ベラの仲間もいろいろな種類がおりますが、その中でもササノハベラの仲間は普通種で、釣りでもよく釣られます。この「ササノハベラ」という魚の中には実は2種が含まれていたことがわかり、1997年にホシササノハベラとアカササノハベラという2種に分けられホシササノハベラについては新種記載されました。
そのうちのこちらがアカササノハベラPseudolabrus eoethinus (Richardson)。従来は「黒潮型」などという呼び方がされていたもの。この魚は主に太平洋側の荒磯などに普通に見られる魚です。写真の個体は雌型か、幼魚か。大きな雄の個体は黄色っぽい体で頭が赤く、結構美しいベラです。20cmくらいになります。

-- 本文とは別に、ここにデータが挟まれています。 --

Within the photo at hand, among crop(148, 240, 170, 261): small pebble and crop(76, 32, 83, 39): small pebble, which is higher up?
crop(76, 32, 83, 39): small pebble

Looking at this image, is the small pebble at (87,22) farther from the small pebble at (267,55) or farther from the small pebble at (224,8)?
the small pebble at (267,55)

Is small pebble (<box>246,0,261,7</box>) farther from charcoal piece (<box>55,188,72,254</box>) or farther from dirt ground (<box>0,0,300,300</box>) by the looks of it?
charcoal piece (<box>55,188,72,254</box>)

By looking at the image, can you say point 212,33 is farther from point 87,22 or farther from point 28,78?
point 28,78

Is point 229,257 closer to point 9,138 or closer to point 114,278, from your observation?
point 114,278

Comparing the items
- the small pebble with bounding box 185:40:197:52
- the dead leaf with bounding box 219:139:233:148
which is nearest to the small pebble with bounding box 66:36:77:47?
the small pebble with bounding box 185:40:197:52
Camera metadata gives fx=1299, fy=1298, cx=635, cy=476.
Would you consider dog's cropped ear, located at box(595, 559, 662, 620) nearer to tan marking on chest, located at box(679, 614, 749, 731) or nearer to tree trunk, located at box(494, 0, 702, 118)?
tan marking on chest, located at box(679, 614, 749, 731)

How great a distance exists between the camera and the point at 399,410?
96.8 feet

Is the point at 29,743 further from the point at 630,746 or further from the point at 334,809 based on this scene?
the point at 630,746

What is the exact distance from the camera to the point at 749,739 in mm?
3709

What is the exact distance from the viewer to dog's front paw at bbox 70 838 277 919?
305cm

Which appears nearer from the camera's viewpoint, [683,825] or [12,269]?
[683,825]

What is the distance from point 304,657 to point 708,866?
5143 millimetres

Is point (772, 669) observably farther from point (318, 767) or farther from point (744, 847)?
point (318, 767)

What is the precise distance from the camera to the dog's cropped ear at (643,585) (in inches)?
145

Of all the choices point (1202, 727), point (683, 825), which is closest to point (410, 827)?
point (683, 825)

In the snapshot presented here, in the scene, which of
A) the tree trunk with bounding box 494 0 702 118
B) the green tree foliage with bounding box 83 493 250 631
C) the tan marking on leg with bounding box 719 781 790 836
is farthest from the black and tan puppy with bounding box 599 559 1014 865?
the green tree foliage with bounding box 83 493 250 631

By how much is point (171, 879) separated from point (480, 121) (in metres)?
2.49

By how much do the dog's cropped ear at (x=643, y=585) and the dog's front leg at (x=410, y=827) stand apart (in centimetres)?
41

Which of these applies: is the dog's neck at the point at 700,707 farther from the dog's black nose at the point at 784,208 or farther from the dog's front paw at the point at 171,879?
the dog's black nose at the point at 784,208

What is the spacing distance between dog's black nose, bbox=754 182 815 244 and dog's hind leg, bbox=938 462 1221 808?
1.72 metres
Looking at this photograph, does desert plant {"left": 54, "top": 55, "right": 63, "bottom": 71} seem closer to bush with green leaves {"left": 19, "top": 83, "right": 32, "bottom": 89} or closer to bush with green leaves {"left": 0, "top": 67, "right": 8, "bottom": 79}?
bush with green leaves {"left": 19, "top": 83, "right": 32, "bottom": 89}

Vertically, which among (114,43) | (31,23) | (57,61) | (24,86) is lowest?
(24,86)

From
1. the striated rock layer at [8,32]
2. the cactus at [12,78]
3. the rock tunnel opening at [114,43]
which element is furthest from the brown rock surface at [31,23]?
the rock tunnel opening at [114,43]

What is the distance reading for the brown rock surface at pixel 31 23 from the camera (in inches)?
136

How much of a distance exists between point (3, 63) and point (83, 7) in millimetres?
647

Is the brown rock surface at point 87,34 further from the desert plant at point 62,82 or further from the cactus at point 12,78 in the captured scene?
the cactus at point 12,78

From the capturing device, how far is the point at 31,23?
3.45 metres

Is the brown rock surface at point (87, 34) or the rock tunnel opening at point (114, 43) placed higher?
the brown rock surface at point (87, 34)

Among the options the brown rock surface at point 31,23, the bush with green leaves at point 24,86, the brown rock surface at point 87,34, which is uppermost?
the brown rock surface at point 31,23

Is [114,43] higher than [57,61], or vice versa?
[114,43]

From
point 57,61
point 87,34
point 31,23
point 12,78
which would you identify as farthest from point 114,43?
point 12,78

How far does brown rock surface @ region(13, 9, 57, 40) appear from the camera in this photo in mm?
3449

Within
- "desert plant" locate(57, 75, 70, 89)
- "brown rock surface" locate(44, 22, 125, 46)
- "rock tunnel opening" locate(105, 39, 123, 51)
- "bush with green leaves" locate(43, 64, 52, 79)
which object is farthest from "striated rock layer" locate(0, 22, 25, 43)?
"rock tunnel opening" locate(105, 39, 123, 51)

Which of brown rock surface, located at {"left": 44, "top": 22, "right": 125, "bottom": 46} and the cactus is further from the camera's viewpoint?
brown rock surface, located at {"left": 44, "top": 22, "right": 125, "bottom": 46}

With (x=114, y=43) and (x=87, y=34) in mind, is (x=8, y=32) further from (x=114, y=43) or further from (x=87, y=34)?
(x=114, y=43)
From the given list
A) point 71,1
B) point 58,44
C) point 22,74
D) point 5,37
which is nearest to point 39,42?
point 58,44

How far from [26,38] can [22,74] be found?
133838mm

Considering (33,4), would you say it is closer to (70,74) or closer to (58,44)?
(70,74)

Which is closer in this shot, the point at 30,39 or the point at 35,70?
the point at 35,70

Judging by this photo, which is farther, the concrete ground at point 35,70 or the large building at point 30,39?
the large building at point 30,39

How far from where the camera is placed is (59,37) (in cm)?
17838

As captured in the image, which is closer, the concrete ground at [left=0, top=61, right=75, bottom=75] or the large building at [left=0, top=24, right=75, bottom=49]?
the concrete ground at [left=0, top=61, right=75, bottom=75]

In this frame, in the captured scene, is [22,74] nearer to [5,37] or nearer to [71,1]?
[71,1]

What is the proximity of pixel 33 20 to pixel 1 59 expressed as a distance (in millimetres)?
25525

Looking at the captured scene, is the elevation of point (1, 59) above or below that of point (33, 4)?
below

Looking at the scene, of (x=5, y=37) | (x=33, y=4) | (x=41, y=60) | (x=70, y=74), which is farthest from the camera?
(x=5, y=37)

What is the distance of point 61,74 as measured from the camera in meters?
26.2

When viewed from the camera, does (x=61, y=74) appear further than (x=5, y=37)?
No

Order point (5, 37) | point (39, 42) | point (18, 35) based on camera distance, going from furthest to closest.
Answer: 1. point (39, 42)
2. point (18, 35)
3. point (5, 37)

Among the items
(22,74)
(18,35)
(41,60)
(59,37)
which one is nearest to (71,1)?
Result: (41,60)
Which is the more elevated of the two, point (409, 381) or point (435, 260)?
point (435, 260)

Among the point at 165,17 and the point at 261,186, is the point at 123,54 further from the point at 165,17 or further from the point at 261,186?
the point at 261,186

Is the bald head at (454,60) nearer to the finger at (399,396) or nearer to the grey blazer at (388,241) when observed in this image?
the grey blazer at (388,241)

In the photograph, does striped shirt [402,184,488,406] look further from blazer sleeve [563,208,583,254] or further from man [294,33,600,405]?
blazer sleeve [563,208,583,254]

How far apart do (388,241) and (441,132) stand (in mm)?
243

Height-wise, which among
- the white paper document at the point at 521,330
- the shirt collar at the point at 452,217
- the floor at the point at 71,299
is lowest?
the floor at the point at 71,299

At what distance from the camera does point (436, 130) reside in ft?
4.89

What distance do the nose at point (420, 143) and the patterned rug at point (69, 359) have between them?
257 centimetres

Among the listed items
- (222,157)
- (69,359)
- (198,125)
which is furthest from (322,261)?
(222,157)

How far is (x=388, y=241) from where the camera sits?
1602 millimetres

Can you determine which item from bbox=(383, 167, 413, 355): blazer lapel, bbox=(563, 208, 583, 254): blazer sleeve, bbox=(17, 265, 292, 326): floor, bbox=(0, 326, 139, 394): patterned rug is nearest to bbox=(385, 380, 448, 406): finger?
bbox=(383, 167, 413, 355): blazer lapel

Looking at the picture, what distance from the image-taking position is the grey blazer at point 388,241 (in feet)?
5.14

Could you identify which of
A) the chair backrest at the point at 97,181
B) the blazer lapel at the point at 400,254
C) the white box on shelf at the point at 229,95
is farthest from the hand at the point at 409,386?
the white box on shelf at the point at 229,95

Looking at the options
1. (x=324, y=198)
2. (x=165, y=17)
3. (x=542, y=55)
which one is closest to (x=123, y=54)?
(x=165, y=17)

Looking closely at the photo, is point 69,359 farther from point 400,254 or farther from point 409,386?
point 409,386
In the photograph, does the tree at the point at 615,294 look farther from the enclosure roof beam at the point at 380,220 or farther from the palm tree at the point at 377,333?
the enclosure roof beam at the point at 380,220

ササノハベラ属の魚は温帯域から亜熱帯域にかけて生息し、南半球のオーストラリアやその周辺の島々、はてはチリのイースター島やファンフェルナンデス諸島にも分布しています。日本には先述の2種が分布します。世界では10種が東インド・太平洋、東部太平洋に分布します。
アカササノハベラ(雄)Pseudolabrus eoethinus (Richardson)の古い写真
こちらがホシササノハベラPseudolabrus sieboldi Mabuchi and Nakabo。普通種だからということで写真をテキトーに撮影すると使いたいときによい写真が手元にないなんてことにもなりかねません。
アカササノハベラは甲殻類やゴカイ類などを捕食する貪欲なベラで、磯釣りではよく遊んでくれます。幼魚は磯のほか、防波堤にもあらわれます。
残念ながらあまり狙って釣ることはなく、「釣り師」と呼ばれる方々は本種を釣りますとあまり機嫌がよくなるということはないのですが、スズメダイや子メジナとくらべずっと強い引きをして、あまり高度なテクニックがなくても釣りあげることができるという魚です。そして美味しい!塩焼き、刺身でも食べられる魚ですが、やはりベラの仲間なので煮つけにすると美味しいものです。